Guest mentioned improved waiting lists for radiology three times in an interview to contrast the service, as well as capabilities, for the new QEHB radiology group.

An open MRI platform will be new for the hospital's radiology group, and QEHB will also feature Siemens' Magnetom Verio 3 Tesla MR scanner which will be used for complex imaging.
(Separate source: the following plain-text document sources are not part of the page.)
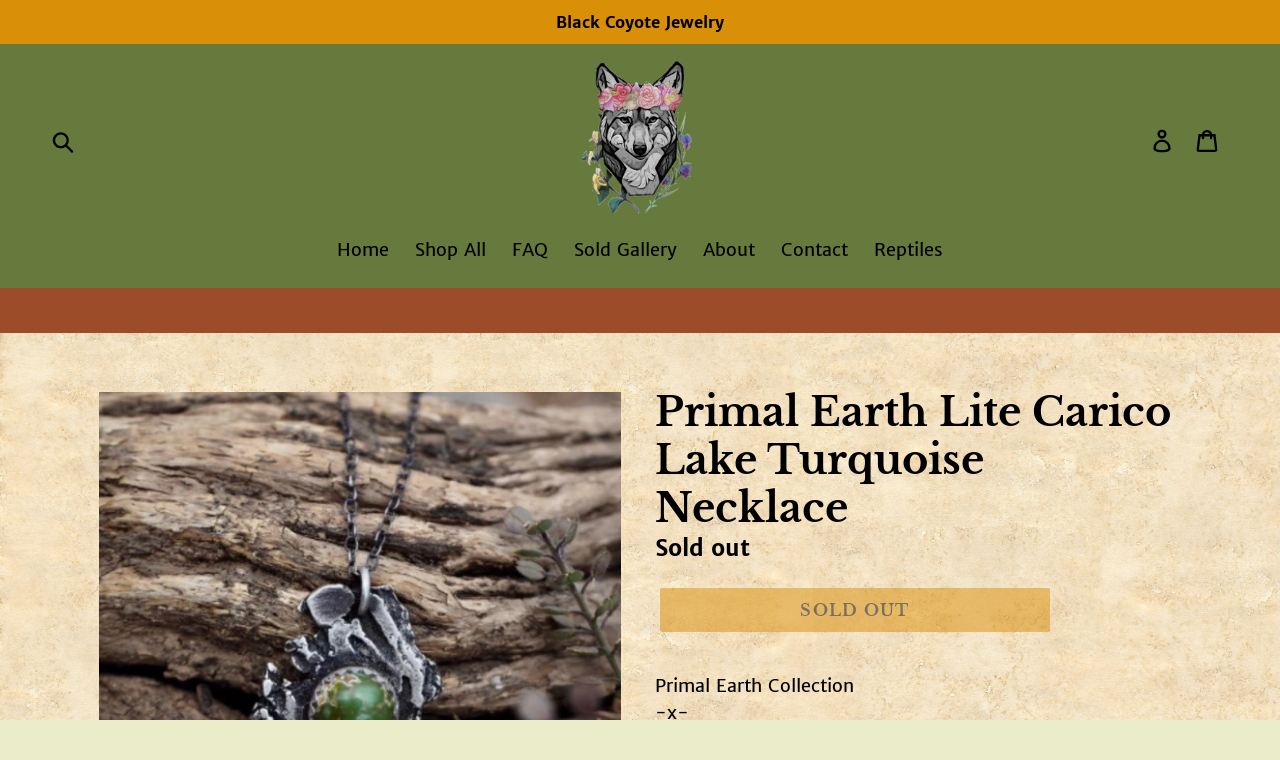

--- FILE ---
content_type: text/javascript
request_url: https://blackcoyotejewelry.com/cdn/shop/t/2/assets/bss-file-configdata.js?v=135113312893219260541650734389
body_size: 93
content:
var configDatas=[{name:"Sold Out",priority:1,img_url:"1647795408813_soldbanner.PNG",pages:"1,2,3,4,6,7",enable_allowed_countries:!1,locations:"",position:2,fixed_percent:1,width:100,height:100,product_type:1,product:"",variant:"",collection:"156967305334",collection_image:"",inventory:0,tags:"",excludeTags:"",enable_visibility_date:!1,from_date:null,to_date:null,enable_discount_range:!1,discount_type:1,discount_from:null,discount_to:null,public_img_url:"https://cdn.shopify.com/s/files/1/0056/5562/5846/t/2/assets/1647795408813_soldbanner_PNG?v=1647795411",label_text:"Sold%20Out",label_text_color:"#000000",label_text_font_size:15,label_text_background_color:"#6f7608",label_text_no_image:1,label_text_in_stock:"",label_text_out_stock:"Sold out",label_shadow:0,label_opacity:100,label_border_radius:0,label_text_style:0,label_shadow_color:"#808080",label_text_enable:0,related_product_tag:null,customer_tags:null,exclude_customer_tags:null,customer_type:"allcustomers",collection_image_type:null,label_on_image:"2",first_image_tags:null,label_type:null,badge_type:null,custom_selector:null,margin_top:null,margin_bottom:null,mobile_config_label_enable:0,mobile_height_label:null,mobile_width_label:null,mobile_font_size_label:12,label_text_id:3918,emoji:null,emoji_position:null,transparent_background:null,custom_page:null,check_custom_page:null,label_unlimited_top:0,label_unlimited_left:0,label_unlimited_width:-1,label_unlimited_height:-1,margin_left:0,instock:null,enable_price_range:0,price_range_from:null,price_range_to:null,enable_product_publish:0,product_publish_from:null,product_publish_to:null,enable_countdown_timer:0,option_format_countdown:0,countdown_time:null,option_end_countdown:0,start_day_countdown:null,public_url_s3:"https://shopify-production-product-labels.s3.us-east-2.amazonaws.com/public/static/base/images/2961/240/1647795408813_soldbanner.PNG",enable_visibility_period:0,visibility_period:1,createdAt:"2020-11-02T02:09:06.000Z",angle:0}];
//# sourceMappingURL=/cdn/shop/t/2/assets/bss-file-configdata.js.map?v=135113312893219260541650734389
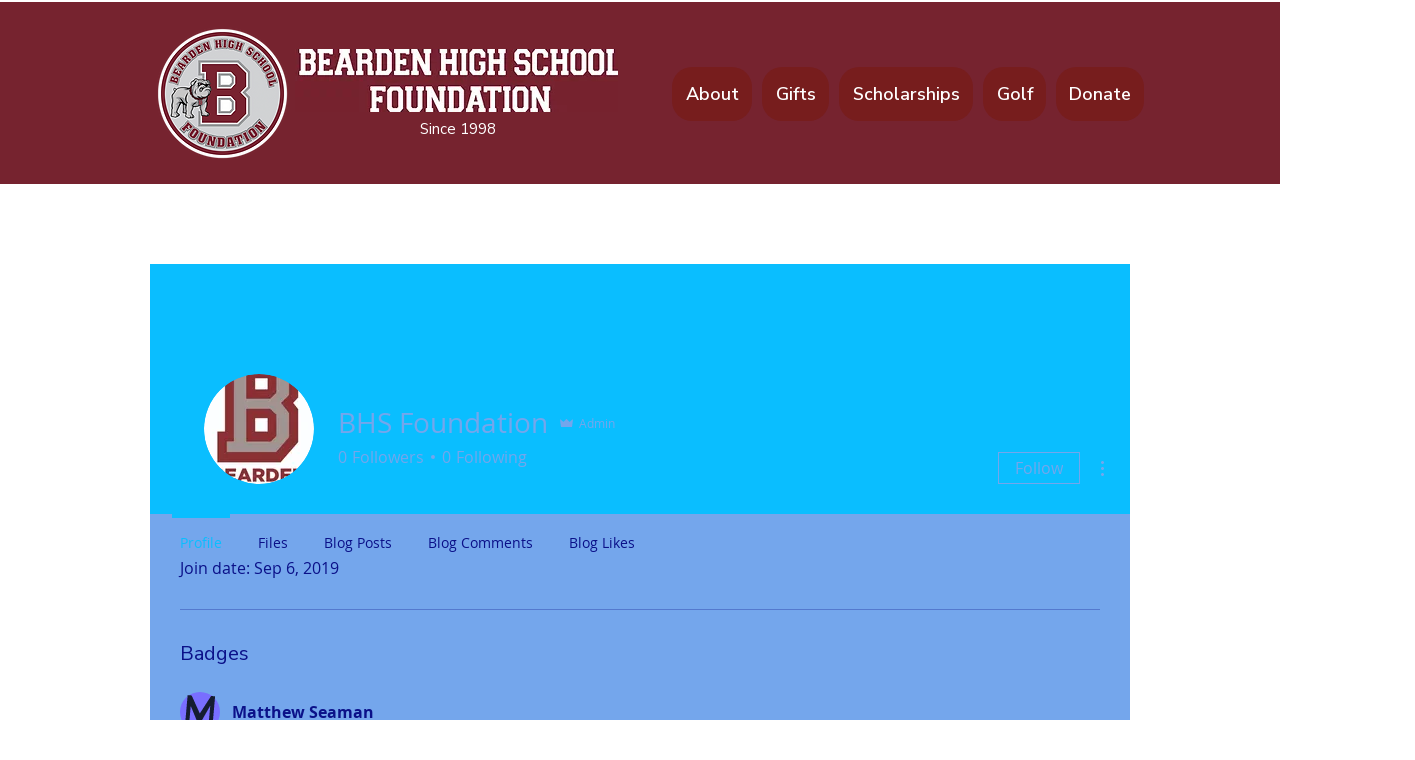

--- FILE ---
content_type: image/svg+xml
request_url: https://static.wixstatic.com/shapes/1282fe3129c84ed5800a07609f5c8cea.svg
body_size: 159
content:
<svg data-bbox="24.5 16 151 168" viewBox="0 0 200 200" height="200" width="200" xmlns="http://www.w3.org/2000/svg" data-type="color">
    <g>
        <path fill="#151C31" d="M38.172 16L24.5 172.012l19.945 1.749L53.622 69.04l32.498 79.659 18.52 1.623 46.67-82.052-9.989 113.982L161.266 184 175.5 21.576l-19.945-1.748-56.491 87.652L58.18 17.036 38.172 16z" data-color="1"/>
    </g>
</svg>


--- FILE ---
content_type: image/svg+xml
request_url: https://static.wixstatic.com/shapes/2b547af1eb2b4211ae4a18cdc8f90705.svg
body_size: 625
content:
<svg data-bbox="60.5 35 79 130" viewBox="0 0 200 200" height="200" width="200" xmlns="http://www.w3.org/2000/svg" data-type="shape">
    <g>
        <path d="M133.58 104.651c-3.936-5.344-9.645-8.503-17.103-9.466 6.076-1.175 10.761-3.903 14.073-8.181 3.296-4.279 4.951-10.274 4.951-17.977 0-9.09-1.812-16.159-5.435-21.19-3.624-5.023-8.395-8.416-14.315-10.187C109.84 35.886 102.663 35 94.237 35H60.5v130h39.82c26.123 0 39.18-12.844 39.18-38.517 0-9.2-1.968-16.472-5.92-21.832zM89.122 54.262h4.959c5.326 0 9.387 1.309 12.151 3.934 2.78 2.617 4.162 6.496 4.162 11.629 0 5.893-1.093 10.219-3.28 13.001s-6.318 4.177-12.394 4.177h-5.599V54.262zm18.953 86.108c-2.507 3.041-6.794 4.569-12.87 4.569h-6.084v-39.002h5.92c6.177 0 10.527 1.505 13.034 4.498 2.499 2.994 3.764 8.181 3.764 15.563 0 6.535-1.265 11.316-3.764 14.372z"/>
    </g>
</svg>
He said UHB currently has access to a 3 tesla scanner only for research purposes at another center.

"The Verio 3T sits on the footprint of a 1.5 scanner with a short and open bore," said Holmes, in contrast to 3T research scanners that patients find uncomfortable enough to refuse to return for follow up scans.

UHB is the leading teaching and research hospital trust in the Midlands and is a regional center for organ transplant, trauma, burns, plastic surgery, cardiology and neurosciences.
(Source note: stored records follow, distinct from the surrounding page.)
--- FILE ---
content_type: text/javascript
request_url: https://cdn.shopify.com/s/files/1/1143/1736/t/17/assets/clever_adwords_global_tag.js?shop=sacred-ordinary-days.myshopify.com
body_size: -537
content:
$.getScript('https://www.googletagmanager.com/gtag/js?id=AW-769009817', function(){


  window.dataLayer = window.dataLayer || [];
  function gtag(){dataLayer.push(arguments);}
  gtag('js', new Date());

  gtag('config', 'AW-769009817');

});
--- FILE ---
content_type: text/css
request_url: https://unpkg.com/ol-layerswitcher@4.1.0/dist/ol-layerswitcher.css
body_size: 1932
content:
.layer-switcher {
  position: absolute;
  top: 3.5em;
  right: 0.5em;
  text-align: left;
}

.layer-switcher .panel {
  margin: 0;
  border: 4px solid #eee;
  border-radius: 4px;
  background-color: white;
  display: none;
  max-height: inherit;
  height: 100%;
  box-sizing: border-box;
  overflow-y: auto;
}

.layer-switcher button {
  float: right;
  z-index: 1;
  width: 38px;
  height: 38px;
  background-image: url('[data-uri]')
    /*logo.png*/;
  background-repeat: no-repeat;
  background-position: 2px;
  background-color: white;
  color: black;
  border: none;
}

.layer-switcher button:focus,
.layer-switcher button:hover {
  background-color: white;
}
Paul Brettle, imaging X-ray group manager at UHB, said, "The new hospital will be a flagship site in terms of the services we will be able to provide for the community and we also want to ensure such innovative technology will assist us in not only keeping waiting lists down, but in tackling conditions that are increasing in an ageing population."

Presentations among the "usual suspects" in UK medical imaging begin in early May for another hospital consolidation underway by Mid Yorkshire Hospitals NHS Trust that is constructing two brand-new hospitals, the Pinderfields Hospital in Wakefield and the Pontefract Hospital in Pontefract.

Procurement of scanners and other medical imaging modalities is being conducted through a NHS Supply Chain tender.

Licensing accord on laser sintering

EOS GmbH Electro Optical Systems (Krailling, Germany) and Trumpf Werkzeugmaschinen said they have signed an agreement with MTT Technologies Ltd. (Stone, UK) and MTT Technologies GmbH in Germany.

Both MTT companies receive a non-exclusive license for certain EOS and Trumpf patent rights regarding the laser-sintering process. The new contract replaces a previous agreement between EOS, Trumpf, MCP Tooling Technology Ltd. (now MTT Technologies Ltd) and MCP-HEK Tooling GmbH (now MTT Technologies GmbH), which now includes the license for the U.S. and Canada.

Under the new agreement, EOS also has withdrawn a lawsuit against MTT that was pending at the U.S. District Court in South Carolina.

The parties have agreed not to disclose the level of license fees to be paid by MTT.

EOS was founded in 1989 and is a global leader in the field of laser-sintering, the key technology for e-manufacturing. Components can be produced quickly, flexibly and cost-effectively, directly from electronic data.

The method accelerates product development and modernizes production processes.

With about 50 subsidiaries and branch offices, the EOS group is represented in almost every European country, in North and South America as well as in Asia. Production locations can be found in Germany, Austria, China, Czech Republic, France, Great Britain, Japan, Mexico, Poland, Switzerland and the U.S.